Asked how much of the $39.1 million inventory balance is Usborne-related, O’Keefe said about 50%.

Sales and marketing: fundraising relaunch and promotion strategy

Chief Sales and Marketing Officer Heather Cobb said the company launched “Gathered Goods,” a reimagined fundraising program. Cobb said the program replaces the previous “Cards for a Cause” fundraiser and features custom products designed and created in-house, which she said allows better control of quality and brand alignment while delivering stronger margins. She also highlighted a digital fundraising component intended to expand participation beyond a single event or community.

Cobb also discussed the company’s Black Friday initiative, which it calls “Book Friday,” describing it as a major site-wide sale and a cornerstone of the third-quarter marketing strategy. She said Book Friday drove strong engagement across customers and brand partners. While she characterized discount-driven events as “not our priority or preferred strategy,” she said the promotion remains an important visibility and volume driver during the holiday season.

On the brand partner base, Cobb acknowledged a significant decline in brand partner count but said revenue did not fall proportionally, which she interpreted as evidence that remaining brand partners are “more productive and more engaged.” She also said declines among leader levels have not matched the drop in the broader field, noting that leaders tend to be loyal and are key drivers of new recruitment.

Fiscal 2027 priorities: new titles, refreshed messaging, and AI automation

White said that since fiscal 2024 the company has had to prioritize cash, and he described a renewed focus on increasing brand partner counts. He said bank restrictions and related company actions had raised red flags with the sales force, contributing to reduced activity. White also pointed to a lack of new products as a major factor in lowered engagement.

With the building sale closed, White said the company developed a conservative, phased plan to reorder and purchase new titles and quickly executed the first phase by placing reprint orders for key out-of-stock items and ordering several new titles. He said the company expects the arrival of those titles beginning in late spring and early summer.

White also said the company is working on a refreshed marketing strategy aimed at adapting to what Gen Z seeks in a business opportunity, including changes in marketing language and onboarding, without requiring an overhaul of the company’s model.

In addition, White said he has formed an AI task force to explore how the company can use artificial intelligence within its broader strategy. He said early implementations have focused on automating rote tasks to save money, with continued work on “transformational ideas” aimed at competing in both retail and direct-to-consumer channels.

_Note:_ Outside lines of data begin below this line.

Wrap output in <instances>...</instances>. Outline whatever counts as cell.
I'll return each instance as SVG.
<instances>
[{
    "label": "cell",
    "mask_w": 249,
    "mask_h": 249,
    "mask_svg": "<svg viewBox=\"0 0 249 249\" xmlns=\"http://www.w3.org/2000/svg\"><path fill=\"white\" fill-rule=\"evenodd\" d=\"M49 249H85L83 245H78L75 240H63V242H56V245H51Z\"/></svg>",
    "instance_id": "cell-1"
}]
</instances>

In the Q&A, management said it is speaking with banks and other potential providers about establishing a new banking relationship and possibly a credit line, adding that the company is currently “okay” from a cash-position standpoint and hopes to have something in place within the next few months.

White also addressed a question about the company’s 17-acre tract of excess land next to the former Hilti Complex, saying the company is currently holding it and considering options, including development, a sale, or developing it while retaining ownership. He said recent inquiries have increased, but a proposal received did not offer a return he found attractive.

Management said it expects to provide an additional update on its banking relationship and growth plan on a future call, with White telling participants the company would “talk again in May.”

About Educational Development (NASDAQ:EDUC)

Educational Development Corporation, through its subsidiaries, engages in the direct marketing and digital retailing of educational and inspirational reading materials, including books, Bibles, devotionals, and related gift items. The company’s product portfolio extends to children’s literature, music, and home décor, targeting consumers in the faith-based and human-interest segments. Products are sold under proprietary brands across multiple online and catalog platforms.

Central to the company’s operations are its e-commerce websites and print catalogs, which support both retail and wholesale distribution channels.